━━ DATA IN THIS EXERCISE

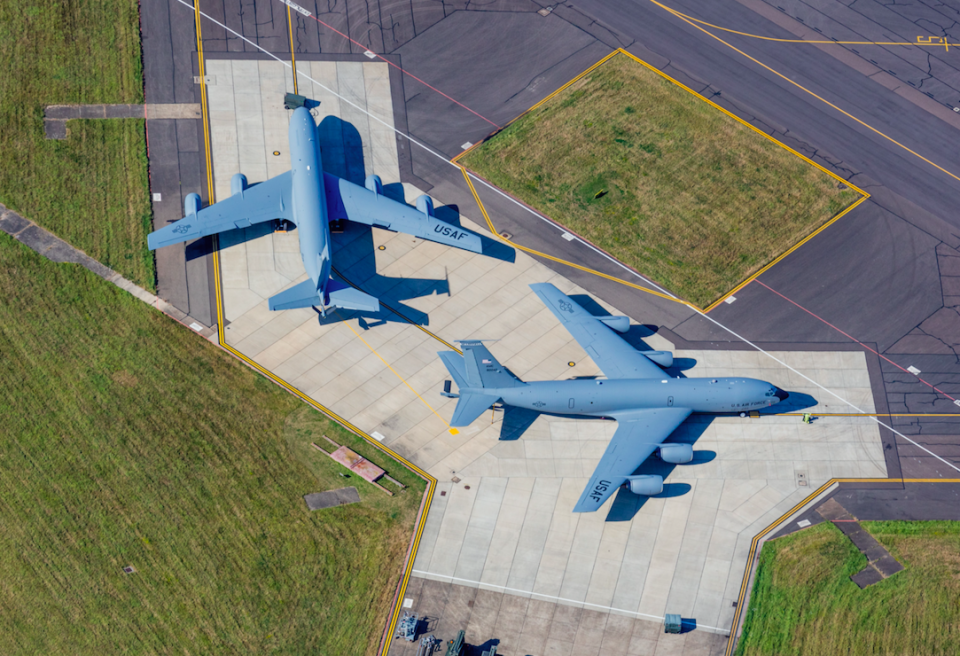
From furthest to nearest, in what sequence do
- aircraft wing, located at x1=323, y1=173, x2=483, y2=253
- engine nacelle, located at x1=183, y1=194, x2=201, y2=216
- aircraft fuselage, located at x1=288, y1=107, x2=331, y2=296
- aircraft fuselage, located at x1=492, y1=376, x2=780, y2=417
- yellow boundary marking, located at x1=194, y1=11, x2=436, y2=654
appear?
1. aircraft wing, located at x1=323, y1=173, x2=483, y2=253
2. engine nacelle, located at x1=183, y1=194, x2=201, y2=216
3. aircraft fuselage, located at x1=288, y1=107, x2=331, y2=296
4. aircraft fuselage, located at x1=492, y1=376, x2=780, y2=417
5. yellow boundary marking, located at x1=194, y1=11, x2=436, y2=654

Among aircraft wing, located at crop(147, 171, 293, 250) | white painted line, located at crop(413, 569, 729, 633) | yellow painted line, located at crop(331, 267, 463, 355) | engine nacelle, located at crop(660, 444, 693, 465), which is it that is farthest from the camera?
aircraft wing, located at crop(147, 171, 293, 250)

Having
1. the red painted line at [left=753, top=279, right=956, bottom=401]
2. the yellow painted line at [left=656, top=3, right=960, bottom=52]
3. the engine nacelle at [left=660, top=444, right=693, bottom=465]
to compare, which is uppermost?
the yellow painted line at [left=656, top=3, right=960, bottom=52]

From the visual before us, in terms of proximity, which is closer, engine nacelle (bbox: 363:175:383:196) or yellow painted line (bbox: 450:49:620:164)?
engine nacelle (bbox: 363:175:383:196)

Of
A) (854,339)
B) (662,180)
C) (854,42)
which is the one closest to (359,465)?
(662,180)

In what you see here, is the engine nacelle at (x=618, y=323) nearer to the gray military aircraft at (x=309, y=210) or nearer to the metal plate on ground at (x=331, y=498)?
the gray military aircraft at (x=309, y=210)

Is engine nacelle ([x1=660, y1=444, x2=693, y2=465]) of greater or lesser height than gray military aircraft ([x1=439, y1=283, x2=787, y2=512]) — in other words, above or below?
below

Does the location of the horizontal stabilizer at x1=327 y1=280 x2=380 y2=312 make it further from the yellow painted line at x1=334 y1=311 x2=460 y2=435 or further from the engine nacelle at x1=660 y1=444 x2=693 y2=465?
the engine nacelle at x1=660 y1=444 x2=693 y2=465

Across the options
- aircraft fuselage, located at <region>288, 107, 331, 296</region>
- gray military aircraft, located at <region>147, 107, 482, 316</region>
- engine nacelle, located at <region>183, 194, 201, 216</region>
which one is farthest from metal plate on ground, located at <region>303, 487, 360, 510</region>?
engine nacelle, located at <region>183, 194, 201, 216</region>

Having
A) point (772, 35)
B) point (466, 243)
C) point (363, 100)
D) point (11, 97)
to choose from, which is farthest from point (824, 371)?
point (11, 97)
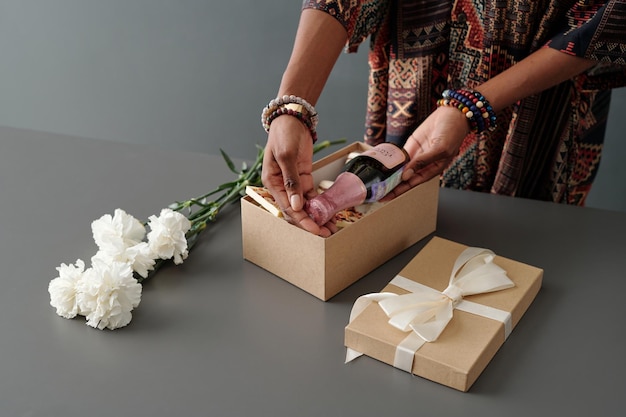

━━━━

• **YOUR GOAL**:
Return each line of the records above that contains the string "farthest". The match is case-sensitive.

• **RESPONSE**:
Among aircraft wing, located at crop(147, 171, 293, 250) | white painted line, located at crop(413, 569, 729, 633) | yellow painted line, located at crop(331, 267, 463, 355) | engine nacelle, located at crop(660, 444, 693, 465), which is it that is farthest from the camera?
which one is farthest from metal plate on ground, located at <region>303, 487, 360, 510</region>?
to choose from, which is farthest from point (824, 371)?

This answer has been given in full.